[Extracted data entries]
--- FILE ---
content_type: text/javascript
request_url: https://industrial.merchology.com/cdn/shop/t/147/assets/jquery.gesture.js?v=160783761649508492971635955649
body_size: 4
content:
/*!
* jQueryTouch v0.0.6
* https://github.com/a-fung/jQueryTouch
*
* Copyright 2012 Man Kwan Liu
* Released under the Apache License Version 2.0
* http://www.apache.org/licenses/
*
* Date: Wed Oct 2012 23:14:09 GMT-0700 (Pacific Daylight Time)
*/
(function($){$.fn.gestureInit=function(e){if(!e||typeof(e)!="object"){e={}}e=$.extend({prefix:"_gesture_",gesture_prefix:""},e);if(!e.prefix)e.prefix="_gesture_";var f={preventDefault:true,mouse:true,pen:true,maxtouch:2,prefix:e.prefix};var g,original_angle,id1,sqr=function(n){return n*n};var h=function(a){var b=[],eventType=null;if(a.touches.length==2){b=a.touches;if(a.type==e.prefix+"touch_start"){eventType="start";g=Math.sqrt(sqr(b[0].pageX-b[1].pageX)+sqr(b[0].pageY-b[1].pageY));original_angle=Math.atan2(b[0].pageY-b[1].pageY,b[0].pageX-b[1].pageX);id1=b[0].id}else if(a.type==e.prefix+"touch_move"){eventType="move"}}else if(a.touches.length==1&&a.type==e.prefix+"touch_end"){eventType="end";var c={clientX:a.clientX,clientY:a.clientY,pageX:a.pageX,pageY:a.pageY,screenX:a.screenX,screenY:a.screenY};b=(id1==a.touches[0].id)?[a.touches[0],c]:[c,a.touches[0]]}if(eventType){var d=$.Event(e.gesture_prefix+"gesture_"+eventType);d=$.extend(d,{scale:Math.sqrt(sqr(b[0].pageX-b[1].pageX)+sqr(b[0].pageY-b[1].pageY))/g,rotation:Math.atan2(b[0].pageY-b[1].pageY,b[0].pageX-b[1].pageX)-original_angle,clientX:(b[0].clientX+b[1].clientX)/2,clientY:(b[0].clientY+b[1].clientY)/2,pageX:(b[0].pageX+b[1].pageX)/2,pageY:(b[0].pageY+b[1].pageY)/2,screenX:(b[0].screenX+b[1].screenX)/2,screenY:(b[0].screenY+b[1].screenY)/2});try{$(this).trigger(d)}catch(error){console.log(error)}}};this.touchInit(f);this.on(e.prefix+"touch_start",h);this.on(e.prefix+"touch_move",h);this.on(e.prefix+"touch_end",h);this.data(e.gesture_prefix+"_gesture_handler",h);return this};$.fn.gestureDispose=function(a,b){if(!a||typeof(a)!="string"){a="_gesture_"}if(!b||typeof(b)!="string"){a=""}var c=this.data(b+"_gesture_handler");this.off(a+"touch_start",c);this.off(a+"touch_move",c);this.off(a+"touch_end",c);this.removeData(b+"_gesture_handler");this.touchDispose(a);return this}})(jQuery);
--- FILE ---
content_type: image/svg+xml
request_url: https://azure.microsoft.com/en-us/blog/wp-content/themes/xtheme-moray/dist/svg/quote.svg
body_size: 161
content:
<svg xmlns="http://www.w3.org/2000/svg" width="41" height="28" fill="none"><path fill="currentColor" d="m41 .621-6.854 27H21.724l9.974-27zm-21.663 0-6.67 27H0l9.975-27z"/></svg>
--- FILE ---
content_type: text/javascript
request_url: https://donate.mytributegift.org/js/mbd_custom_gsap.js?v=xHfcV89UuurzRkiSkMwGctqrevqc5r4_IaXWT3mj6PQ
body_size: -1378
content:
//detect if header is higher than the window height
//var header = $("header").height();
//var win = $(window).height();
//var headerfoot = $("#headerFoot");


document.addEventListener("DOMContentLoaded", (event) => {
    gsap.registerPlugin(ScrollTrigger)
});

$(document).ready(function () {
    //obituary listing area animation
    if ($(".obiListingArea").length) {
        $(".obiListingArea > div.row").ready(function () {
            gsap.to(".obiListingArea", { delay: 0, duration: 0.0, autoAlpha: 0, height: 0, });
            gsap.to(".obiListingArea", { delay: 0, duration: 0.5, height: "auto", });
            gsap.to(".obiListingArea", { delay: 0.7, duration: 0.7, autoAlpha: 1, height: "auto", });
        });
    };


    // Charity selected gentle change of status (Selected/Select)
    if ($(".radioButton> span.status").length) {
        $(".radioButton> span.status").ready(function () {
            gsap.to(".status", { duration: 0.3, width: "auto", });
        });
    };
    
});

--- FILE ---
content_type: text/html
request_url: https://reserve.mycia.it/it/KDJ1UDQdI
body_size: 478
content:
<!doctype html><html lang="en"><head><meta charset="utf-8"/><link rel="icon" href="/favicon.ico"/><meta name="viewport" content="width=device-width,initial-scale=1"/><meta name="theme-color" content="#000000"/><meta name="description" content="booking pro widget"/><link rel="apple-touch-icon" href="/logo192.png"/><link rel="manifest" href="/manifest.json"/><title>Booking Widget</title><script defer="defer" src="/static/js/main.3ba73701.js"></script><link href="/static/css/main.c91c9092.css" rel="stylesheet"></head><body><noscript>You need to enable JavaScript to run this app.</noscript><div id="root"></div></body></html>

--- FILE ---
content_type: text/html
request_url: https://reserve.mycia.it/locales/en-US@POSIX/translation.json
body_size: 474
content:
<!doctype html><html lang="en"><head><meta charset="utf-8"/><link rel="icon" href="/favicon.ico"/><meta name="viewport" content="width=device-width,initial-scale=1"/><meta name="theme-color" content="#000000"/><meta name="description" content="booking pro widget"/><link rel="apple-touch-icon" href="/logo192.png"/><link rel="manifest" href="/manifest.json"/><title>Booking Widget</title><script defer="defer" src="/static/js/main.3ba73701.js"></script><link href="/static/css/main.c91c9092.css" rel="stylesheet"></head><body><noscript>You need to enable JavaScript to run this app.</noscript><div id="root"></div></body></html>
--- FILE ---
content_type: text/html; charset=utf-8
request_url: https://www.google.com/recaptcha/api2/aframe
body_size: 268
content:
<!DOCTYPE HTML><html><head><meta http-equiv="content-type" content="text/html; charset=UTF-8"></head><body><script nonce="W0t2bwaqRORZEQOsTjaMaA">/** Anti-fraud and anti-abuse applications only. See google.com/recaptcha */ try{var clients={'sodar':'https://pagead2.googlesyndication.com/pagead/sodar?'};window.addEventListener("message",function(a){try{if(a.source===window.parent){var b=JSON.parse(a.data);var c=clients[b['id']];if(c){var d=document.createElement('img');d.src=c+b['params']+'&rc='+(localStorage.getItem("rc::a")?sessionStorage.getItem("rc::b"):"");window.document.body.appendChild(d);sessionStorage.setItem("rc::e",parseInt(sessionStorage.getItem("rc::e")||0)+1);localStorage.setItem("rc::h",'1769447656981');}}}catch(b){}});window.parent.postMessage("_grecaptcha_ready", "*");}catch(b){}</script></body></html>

→ PROBLEM TO WORK ON
Go through the entries and return each line where the word "radioButton" appears.

→ ANSWER TO THIS TASK
    if ($(".radioButton> span.status").length) {
        $(".radioButton> span.status").ready(function () {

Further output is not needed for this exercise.